■ Task to carry out
Find each line below that includes "successful", then copy it.
______
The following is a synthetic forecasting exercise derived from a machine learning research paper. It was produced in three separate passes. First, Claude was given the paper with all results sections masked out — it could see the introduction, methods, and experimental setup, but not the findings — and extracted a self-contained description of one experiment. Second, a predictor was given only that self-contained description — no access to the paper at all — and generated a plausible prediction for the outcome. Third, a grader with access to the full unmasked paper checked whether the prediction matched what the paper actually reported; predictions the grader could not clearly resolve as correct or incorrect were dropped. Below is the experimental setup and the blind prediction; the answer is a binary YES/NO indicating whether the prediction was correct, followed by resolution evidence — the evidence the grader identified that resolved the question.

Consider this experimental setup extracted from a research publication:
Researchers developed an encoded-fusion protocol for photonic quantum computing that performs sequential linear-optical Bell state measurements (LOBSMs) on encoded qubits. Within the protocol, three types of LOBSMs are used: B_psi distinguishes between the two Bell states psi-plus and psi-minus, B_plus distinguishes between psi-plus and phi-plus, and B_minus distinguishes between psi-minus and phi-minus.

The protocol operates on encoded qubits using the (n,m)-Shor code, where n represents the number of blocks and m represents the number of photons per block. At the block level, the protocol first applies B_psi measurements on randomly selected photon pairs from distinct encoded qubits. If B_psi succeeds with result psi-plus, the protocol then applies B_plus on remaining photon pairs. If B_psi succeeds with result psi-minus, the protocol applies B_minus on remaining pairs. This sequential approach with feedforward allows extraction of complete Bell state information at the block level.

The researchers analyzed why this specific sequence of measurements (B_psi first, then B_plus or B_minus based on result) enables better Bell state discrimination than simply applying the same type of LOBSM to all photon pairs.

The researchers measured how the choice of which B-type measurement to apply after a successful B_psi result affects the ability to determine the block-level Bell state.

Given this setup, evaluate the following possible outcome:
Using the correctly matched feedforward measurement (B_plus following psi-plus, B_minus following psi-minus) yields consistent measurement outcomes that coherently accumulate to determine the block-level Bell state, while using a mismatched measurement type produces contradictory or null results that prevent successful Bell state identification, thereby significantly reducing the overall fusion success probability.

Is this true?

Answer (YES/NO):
______
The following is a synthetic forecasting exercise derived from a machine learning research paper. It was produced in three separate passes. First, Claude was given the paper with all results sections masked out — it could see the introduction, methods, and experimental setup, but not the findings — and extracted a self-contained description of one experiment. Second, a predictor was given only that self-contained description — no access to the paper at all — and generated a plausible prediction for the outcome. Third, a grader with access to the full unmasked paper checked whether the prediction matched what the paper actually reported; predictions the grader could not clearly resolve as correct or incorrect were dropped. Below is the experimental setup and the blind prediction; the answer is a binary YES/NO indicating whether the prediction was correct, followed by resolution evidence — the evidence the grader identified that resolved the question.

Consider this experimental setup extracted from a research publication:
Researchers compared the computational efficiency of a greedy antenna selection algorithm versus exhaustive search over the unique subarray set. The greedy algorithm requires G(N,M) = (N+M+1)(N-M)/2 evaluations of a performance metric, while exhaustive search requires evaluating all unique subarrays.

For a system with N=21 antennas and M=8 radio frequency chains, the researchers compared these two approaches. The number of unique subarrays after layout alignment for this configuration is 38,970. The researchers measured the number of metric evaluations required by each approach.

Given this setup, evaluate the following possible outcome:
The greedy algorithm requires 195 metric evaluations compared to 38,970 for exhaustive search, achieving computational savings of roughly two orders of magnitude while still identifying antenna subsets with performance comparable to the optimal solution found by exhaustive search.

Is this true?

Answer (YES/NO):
______
■ Task result
The researchers measured how the choice of which B-type measurement to apply after a successful B_psi result affects the ability to determine the block-level Bell state.
Using the correctly matched feedforward measurement (B_plus following psi-plus, B_minus following psi-minus) yields consistent measurement outcomes that coherently accumulate to determine the block-level Bell state, while using a mismatched measurement type produces contradictory or null results that prevent successful Bell state identification, thereby significantly reducing the overall fusion success probability.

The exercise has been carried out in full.